» Assigned task
Copy every line below. Do not alter any of them.

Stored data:
________________________________________

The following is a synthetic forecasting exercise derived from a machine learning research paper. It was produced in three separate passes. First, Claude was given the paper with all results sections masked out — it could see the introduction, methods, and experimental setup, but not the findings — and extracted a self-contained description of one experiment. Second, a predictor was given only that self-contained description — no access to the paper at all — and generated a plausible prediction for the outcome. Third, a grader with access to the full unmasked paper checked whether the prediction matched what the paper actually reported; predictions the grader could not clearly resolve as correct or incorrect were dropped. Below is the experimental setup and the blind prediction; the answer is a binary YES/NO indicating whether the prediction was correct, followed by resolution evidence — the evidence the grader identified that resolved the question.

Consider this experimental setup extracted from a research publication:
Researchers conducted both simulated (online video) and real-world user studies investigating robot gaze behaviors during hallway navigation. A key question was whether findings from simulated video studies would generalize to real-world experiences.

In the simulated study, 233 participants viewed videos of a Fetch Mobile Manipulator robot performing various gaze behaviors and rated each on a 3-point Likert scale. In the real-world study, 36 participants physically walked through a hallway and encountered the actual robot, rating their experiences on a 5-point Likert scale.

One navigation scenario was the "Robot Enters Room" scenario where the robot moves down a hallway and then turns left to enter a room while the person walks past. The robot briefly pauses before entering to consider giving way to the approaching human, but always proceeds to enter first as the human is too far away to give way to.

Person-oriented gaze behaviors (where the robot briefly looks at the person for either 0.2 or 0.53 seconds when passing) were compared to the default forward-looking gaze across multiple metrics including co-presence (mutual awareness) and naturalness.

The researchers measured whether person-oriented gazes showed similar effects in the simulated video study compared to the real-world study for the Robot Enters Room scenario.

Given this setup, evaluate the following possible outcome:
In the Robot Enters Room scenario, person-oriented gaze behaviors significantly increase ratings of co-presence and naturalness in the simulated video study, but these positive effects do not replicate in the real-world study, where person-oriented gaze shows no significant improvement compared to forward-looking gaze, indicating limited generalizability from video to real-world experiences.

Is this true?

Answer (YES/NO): NO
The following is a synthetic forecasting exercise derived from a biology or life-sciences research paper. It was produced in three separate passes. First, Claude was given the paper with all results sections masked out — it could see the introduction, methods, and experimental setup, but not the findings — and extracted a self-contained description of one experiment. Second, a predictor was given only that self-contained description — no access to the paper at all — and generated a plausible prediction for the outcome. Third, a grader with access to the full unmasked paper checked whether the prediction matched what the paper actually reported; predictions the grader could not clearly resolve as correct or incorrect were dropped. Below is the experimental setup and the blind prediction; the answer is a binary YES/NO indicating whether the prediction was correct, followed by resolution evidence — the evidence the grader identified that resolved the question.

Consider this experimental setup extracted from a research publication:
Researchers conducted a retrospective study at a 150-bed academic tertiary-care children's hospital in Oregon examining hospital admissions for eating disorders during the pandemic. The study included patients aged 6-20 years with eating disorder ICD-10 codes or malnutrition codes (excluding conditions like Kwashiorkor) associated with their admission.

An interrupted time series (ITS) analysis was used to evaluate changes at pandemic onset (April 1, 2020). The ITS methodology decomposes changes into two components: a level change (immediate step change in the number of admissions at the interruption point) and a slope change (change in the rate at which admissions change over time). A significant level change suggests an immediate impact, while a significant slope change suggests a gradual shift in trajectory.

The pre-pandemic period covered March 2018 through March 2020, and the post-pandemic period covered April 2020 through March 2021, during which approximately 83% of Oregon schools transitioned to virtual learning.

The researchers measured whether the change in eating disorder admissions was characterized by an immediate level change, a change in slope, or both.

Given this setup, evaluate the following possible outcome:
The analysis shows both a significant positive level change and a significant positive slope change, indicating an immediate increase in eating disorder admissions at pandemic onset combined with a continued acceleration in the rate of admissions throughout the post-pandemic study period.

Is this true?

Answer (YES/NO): NO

________________________________________

» Result of the exercise
The following is a synthetic forecasting exercise derived from a machine learning research paper. It was produced in three separate passes. First, Claude was given the paper with all results sections masked out — it could see the introduction, methods, and experimental setup, but not the findings — and extracted a self-contained description of one experiment. Second, a predictor was given only that self-contained description — no access to the paper at all — and generated a plausible prediction for the outcome. Third, a grader with access to the full unmasked paper checked whether the prediction matched what the paper actually reported; predictions the grader could not clearly resolve as correct or incorrect were dropped. Below is the experimental setup and the blind prediction; the answer is a binary YES/NO indicating whether the prediction was correct, followed by resolution evidence — the evidence the grader identified that resolved the question.

Consider this experimental setup extracted from a research publication:
Researchers conducted both simulated (online video) and real-world user studies investigating robot gaze behaviors during hallway navigation. A key question was whether findings from simulated video studies would generalize to real-world experiences.

In the simulated study, 233 participants viewed videos of a Fetch Mobile Manipulator robot performing various gaze behaviors and rated each on a 3-point Likert scale. In the real-world study, 36 participants physically walked through a hallway and encountered the actual robot, rating their experiences on a 5-point Likert scale.

One navigation scenario was the "Robot Enters Room" scenario where the robot moves down a hallway and then turns left to enter a room while the person walks past. The robot briefly pauses before entering to consider giving way to the approaching human, but always proceeds to enter first as the human is too far away to give way to.

Person-oriented gaze behaviors (where the robot briefly looks at the person for either 0.2 or 0.53 seconds when passing) were compared to the default forward-looking gaze across multiple metrics including co-presence (mutual awareness) and naturalness.

The researchers measured whether person-oriented gazes showed similar effects in the simulated video study compared to the real-world study for the Robot Enters Room scenario.

Given this setup, evaluate the following possible outcome:
In the Robot Enters Room scenario, person-oriented gaze behaviors significantly increase ratings of co-presence and naturalness in the simulated video study, but these positive effects do not replicate in the real-world study, where person-oriented gaze shows no significant improvement compared to forward-looking gaze, indicating limited generalizability from video to real-world experiences.

Is this true?

Answer (YES/NO): NO
The following is a synthetic forecasting exercise derived from a biology or life-sciences research paper. It was produced in three separate passes. First, Claude was given the paper with all results sections masked out — it could see the introduction, methods, and experimental setup, but not the findings — and extracted a self-contained description of one experiment. Second, a predictor was given only that self-contained description — no access to the paper at all — and generated a plausible prediction for the outcome. Third, a grader with access to the full unmasked paper checked whether the prediction matched what the paper actually reported; predictions the grader could not clearly resolve as correct or incorrect were dropped. Below is the experimental setup and the blind prediction; the answer is a binary YES/NO indicating whether the prediction was correct, followed by resolution evidence — the evidence the grader identified that resolved the question.

Consider this experimental setup extracted from a research publication:
Researchers conducted a retrospective study at a 150-bed academic tertiary-care children's hospital in Oregon examining hospital admissions for eating disorders during the pandemic. The study included patients aged 6-20 years with eating disorder ICD-10 codes or malnutrition codes (excluding conditions like Kwashiorkor) associated with their admission.

An interrupted time series (ITS) analysis was used to evaluate changes at pandemic onset (April 1, 2020). The ITS methodology decomposes changes into two components: a level change (immediate step change in the number of admissions at the interruption point) and a slope change (change in the rate at which admissions change over time). A significant level change suggests an immediate impact, while a significant slope change suggests a gradual shift in trajectory.

The pre-pandemic period covered March 2018 through March 2020, and the post-pandemic period covered April 2020 through March 2021, during which approximately 83% of Oregon schools transitioned to virtual learning.

The researchers measured whether the change in eating disorder admissions was characterized by an immediate level change, a change in slope, or both.

Given this setup, evaluate the following possible outcome:
The analysis shows both a significant positive level change and a significant positive slope change, indicating an immediate increase in eating disorder admissions at pandemic onset combined with a continued acceleration in the rate of admissions throughout the post-pandemic study period.

Is this true?

Answer (YES/NO): NO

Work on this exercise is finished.